# Given instruction:
Please gather every line in the listing below that contains the string "detection".

:: Given records ::

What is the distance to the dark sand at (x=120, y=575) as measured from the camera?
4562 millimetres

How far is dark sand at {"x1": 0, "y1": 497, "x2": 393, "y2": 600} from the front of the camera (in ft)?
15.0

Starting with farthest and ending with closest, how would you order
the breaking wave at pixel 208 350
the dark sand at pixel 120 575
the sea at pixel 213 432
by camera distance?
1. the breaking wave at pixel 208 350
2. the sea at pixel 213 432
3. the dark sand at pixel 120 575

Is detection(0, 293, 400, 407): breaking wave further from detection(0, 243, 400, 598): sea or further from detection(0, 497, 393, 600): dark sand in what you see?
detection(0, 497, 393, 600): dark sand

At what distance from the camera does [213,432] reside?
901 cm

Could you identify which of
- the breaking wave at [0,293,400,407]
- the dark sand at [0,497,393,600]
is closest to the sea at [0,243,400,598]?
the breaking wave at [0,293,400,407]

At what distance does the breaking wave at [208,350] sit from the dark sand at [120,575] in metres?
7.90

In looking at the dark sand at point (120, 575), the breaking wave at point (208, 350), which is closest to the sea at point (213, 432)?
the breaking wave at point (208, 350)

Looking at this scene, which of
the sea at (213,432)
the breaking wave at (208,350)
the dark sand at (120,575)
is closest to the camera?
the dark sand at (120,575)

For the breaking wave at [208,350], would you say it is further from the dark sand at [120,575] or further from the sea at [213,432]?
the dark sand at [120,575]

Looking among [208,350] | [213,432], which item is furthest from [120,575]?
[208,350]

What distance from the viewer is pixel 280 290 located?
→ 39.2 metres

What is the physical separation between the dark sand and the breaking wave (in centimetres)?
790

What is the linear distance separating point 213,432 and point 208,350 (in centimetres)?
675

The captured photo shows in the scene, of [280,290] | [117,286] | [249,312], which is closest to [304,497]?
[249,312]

:::
:: Given records ::

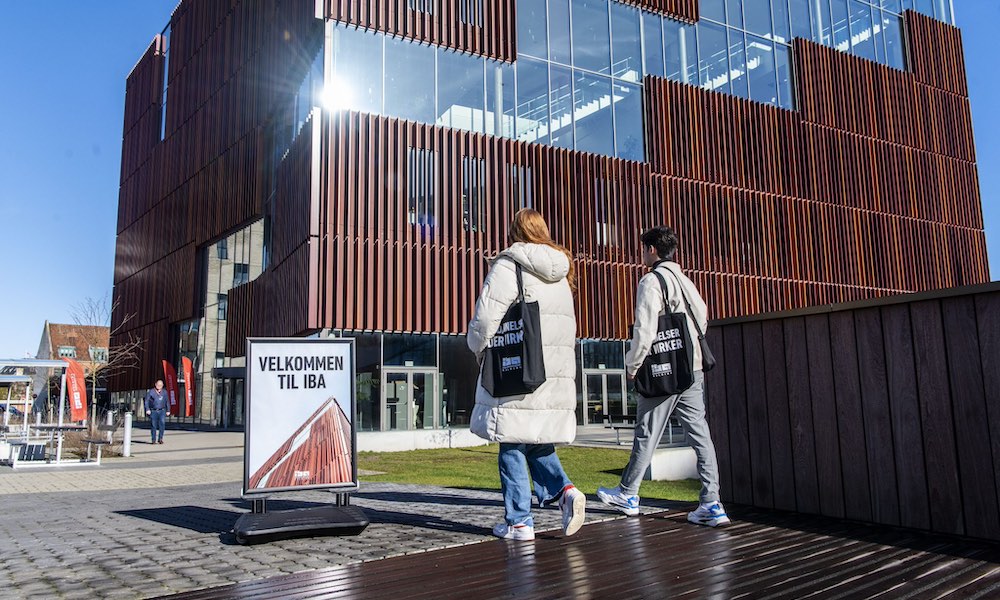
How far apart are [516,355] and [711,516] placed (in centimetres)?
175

:::
:: Given records ::

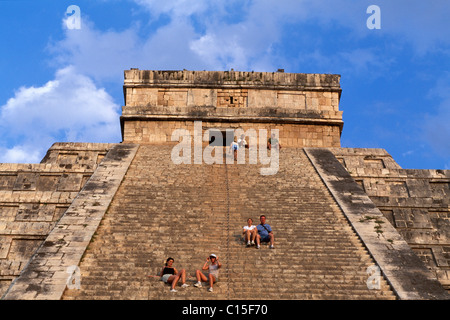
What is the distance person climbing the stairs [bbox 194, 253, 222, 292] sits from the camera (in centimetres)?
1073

:::

# Output below:
Is detection(0, 293, 400, 407): breaking wave further from detection(0, 243, 400, 598): sea or further from detection(0, 497, 393, 600): dark sand in what you see?
detection(0, 497, 393, 600): dark sand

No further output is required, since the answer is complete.